I am writing a fully decentralized application and in doing so have learned a lot about the concept. There has been a lot of interest on the subject over the last few months so I likely need to write a document about the things I have learned. Some quick things:

* Security is wildly different in a decentralized model compared with a client/server model.

* Decentralization is about one thing only: maximum autonomy.

* Federated systems are semi-autonomous. They are a move towards decentralization but not completely so. With decentralization you only need an application that send/receive agreed upon instructions.

* Anonymity and privacy are opposing qualities. Decentralization is not about either but enables one or the other.

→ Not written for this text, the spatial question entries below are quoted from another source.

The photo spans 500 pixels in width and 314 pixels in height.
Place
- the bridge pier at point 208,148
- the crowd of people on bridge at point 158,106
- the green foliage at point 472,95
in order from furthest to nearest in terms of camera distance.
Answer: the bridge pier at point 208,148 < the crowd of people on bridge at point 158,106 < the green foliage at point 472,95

As I have been exploring this subject I have formed some criteria for decentralization:

* Address based (IP addresses or identifiers that resolve to an IP address without third party consultation, no DNS)

* Protocol agnostic (what ever two parties can agree upon)

* No third parties (no servers or message proxies unless you own them)

Think about it in terms of snail mail. The post office moves packages around without opening or inspecting the contents. The contents are never stored in a database and could be broken. It is address to address communication.

Decentralization allows for personal or organizational devices to be remotely connected as a large physically distributed computer:

* A single file system, cross OS.

* Remote application execution, such as Steam’s remote game play.

* Content on demand. Push media out to your friends or access their computer and pull it off yourself.

considered 9p yet?

I had no idea about this. I am looking at it now.